建築家であり美術家でもあるアイ・ウェイウェイが監督したドキュメンタリー映画。23カ国の難民キャンプや国境地帯を巡る壮大な人間叙事詩と、宣材には書かれてある。もしも、帰るところを失ったなら、人はどうなるのか、がテーマだ。自分が暮らす場所を追われて国外に生きる場所を見出すために脱出するが、受け入れ先はない。難民収容所での暮らしは人を疲弊させていく。
アイ・ウェイウェイがレポーターになりインタビューをする。ちょっとこれって池上彰のTV番組を見てる感じ。映画としては軽い。しかも、単調なのでちょっと眠くなる。お話として組み立てられてないから、櫛団子のレポートにしか、ならない。映画が主義主張を展開しない。ただ、事実を何の感傷も交えず見せていく。インタビュー部分もあっさりしている。では、つまらないのか、と言われるとそうじゃないのだ。
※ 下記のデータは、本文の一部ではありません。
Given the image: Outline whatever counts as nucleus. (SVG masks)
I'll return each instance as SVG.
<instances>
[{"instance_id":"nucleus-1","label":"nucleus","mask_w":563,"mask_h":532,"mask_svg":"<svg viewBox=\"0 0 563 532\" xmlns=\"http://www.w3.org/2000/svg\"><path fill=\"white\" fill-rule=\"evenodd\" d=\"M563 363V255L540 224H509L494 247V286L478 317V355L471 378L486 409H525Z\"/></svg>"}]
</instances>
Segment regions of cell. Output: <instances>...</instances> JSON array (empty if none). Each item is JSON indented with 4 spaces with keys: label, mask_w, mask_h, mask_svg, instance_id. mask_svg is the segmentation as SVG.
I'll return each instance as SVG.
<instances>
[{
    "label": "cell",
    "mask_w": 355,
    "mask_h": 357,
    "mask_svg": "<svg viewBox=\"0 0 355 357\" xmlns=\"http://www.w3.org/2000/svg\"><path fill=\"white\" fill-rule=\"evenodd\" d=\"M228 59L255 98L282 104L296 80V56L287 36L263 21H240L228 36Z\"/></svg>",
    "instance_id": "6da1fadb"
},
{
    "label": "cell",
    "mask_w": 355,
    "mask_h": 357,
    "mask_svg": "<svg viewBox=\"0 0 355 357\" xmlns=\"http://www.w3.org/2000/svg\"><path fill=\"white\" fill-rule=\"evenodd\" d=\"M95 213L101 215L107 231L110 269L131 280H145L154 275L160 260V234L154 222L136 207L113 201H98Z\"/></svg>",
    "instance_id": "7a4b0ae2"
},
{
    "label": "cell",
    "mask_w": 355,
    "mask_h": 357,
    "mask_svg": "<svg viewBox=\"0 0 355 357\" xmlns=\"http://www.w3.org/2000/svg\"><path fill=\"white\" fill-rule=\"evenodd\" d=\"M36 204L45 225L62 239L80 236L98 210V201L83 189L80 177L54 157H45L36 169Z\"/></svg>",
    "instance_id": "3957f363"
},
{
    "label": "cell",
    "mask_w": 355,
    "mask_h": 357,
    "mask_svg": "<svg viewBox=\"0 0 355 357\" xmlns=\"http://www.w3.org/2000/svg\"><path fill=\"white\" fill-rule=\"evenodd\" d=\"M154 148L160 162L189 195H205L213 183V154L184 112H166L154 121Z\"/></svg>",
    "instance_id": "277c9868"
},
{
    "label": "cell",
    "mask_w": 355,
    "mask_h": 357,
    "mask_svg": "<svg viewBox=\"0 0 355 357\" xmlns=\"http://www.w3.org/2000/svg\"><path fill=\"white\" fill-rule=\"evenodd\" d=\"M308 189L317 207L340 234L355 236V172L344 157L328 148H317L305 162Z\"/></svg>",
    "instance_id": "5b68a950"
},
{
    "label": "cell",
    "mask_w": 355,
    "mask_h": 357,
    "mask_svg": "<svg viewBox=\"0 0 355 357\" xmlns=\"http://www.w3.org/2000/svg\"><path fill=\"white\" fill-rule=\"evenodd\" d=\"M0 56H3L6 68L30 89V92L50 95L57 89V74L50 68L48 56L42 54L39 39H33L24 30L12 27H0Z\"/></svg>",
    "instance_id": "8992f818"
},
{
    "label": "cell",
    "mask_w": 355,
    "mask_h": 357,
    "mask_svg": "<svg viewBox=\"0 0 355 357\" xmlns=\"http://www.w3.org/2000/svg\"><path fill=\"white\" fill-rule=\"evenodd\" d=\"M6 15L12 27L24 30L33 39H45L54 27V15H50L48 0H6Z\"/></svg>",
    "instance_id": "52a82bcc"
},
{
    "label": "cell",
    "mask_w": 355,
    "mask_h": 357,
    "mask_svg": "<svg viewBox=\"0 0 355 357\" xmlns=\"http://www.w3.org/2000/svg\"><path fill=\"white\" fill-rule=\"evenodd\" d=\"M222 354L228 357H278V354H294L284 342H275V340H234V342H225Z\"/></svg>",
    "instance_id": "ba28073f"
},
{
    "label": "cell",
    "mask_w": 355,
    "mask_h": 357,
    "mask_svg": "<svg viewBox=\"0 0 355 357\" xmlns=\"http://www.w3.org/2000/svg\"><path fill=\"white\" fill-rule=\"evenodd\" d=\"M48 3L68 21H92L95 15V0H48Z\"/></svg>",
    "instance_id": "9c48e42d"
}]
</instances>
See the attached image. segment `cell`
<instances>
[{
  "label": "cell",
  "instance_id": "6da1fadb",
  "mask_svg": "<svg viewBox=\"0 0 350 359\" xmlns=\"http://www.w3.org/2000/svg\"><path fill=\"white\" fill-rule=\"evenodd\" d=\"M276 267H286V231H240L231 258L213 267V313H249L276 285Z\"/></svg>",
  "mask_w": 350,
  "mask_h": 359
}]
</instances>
それより圧倒的な美しさを見せる映像美に酔う。ドローンによる空撮が延々と続く。悲惨な現実をつきつけてくるにも関わらず、美しい映像美に魅了される。ナレーションは廃して、さまざまな人たちによる箴言が挟まれる。それと新聞や雑誌の記事が文字として引用される。過剰な音楽もない。メッセージもいらない。ここに描かれるできごとを見たなら説明なんかいらないし、それだけですべてがわかるからだ。この映画がいいのはそんな無言の部分である。
そして、これはアイ・ウェイウェイによる2時間20分に及ぶ壮大な旅の叙事詩であり、彼の体験した旅の記録でもある。スクリーンを見つめながら、この地球で今起きているとんでもない事実を目視せよ。
今この世界にはすごい数の難民がいる。彼らは住む場所もなく、苦しんでいる。6500万人と言われても想像もつかないけど、映画の中で、同じライフジャケットを付けて、ゴムボートにぎゅうぎゅう詰めになって整然と乗っている700数十名の姿を見ると、圧倒される。ドローンでかなりの遠くから空撮された難民キャンプの蟻のように見える人間の姿にも驚く。自分が見たもの、その迫力だけでいい。充分だ。